─── Data provided ───

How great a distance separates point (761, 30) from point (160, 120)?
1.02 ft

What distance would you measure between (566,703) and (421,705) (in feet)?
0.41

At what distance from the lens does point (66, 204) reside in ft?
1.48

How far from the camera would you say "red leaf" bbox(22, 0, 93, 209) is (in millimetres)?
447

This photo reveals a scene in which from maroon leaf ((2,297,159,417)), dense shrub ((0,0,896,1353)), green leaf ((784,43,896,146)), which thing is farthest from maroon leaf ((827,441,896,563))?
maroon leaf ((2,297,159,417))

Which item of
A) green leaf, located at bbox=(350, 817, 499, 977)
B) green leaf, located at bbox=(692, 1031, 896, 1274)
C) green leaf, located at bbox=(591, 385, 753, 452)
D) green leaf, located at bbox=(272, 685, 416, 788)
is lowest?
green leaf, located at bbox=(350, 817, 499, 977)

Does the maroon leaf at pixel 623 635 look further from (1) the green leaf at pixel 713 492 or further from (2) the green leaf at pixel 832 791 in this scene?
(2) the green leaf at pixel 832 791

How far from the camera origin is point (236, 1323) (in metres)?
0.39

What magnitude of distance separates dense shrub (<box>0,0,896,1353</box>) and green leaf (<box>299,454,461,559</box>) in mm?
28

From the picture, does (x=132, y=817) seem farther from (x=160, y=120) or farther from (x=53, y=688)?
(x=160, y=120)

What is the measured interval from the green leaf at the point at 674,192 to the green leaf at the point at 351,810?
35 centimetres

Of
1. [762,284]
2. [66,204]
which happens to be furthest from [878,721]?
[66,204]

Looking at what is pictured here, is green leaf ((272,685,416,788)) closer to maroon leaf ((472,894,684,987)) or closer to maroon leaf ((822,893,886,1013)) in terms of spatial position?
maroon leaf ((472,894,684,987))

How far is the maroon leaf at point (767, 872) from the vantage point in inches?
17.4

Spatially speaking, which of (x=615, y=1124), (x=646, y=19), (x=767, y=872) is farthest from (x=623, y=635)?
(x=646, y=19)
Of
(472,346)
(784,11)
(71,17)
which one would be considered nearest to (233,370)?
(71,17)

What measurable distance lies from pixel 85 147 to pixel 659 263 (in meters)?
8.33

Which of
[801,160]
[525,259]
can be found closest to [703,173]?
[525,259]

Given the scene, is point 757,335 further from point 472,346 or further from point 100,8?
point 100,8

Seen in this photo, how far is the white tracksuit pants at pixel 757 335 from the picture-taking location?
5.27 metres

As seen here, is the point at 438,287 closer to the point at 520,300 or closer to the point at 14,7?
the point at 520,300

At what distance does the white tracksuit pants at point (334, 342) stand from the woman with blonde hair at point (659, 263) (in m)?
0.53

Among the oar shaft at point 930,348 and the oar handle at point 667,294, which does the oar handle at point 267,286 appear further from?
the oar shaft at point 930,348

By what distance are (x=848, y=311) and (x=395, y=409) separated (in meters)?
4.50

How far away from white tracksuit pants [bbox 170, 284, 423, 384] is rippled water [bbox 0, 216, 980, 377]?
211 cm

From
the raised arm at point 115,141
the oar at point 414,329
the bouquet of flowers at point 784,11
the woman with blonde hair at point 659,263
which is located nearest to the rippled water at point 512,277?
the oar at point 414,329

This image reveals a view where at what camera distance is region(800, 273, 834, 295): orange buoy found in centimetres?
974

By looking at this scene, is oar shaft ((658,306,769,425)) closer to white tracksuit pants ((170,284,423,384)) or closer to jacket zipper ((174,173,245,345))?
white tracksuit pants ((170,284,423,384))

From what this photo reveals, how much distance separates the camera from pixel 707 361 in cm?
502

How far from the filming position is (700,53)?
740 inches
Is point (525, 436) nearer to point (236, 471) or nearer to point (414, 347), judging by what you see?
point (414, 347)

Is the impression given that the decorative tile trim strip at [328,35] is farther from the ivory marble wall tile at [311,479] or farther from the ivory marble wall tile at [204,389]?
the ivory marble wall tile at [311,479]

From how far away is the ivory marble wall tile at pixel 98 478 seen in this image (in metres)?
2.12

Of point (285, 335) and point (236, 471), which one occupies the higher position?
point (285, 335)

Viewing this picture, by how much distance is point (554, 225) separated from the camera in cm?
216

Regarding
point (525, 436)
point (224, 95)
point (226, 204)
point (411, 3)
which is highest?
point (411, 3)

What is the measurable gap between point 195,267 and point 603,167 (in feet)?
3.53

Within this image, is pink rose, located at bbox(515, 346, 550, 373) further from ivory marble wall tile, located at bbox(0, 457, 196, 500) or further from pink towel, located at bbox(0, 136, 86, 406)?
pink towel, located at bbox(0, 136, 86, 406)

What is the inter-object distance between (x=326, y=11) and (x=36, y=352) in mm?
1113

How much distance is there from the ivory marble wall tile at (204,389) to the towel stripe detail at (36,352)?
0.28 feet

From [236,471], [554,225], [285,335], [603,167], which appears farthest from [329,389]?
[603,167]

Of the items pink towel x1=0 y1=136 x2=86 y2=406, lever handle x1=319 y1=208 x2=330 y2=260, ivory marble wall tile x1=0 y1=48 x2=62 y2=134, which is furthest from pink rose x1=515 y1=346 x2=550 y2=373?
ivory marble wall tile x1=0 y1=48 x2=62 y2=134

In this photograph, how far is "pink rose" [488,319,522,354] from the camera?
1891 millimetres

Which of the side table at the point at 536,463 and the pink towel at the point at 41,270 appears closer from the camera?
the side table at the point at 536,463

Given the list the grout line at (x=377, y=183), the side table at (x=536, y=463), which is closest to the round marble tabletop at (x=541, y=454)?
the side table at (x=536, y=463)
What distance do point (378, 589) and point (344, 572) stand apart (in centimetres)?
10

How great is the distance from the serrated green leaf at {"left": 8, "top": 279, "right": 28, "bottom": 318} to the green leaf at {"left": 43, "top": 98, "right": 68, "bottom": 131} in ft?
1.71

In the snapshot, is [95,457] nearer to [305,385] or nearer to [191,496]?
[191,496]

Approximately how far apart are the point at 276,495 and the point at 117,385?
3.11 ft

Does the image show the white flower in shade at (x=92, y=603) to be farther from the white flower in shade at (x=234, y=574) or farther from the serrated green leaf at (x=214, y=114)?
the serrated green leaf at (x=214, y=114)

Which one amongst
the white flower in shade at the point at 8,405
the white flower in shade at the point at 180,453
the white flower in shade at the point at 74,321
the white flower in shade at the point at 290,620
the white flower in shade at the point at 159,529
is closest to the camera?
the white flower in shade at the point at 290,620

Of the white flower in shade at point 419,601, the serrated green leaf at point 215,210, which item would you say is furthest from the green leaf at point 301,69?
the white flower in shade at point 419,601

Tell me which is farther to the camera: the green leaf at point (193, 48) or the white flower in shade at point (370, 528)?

───

Goal:
Extract every line of the data that contains the word "nearer".

Result for this exercise:
Is point (525, 436) nearer to point (236, 471) or nearer to point (414, 347), judging by what you see?
In the snapshot, is [95,457] nearer to [305,385] or nearer to [191,496]?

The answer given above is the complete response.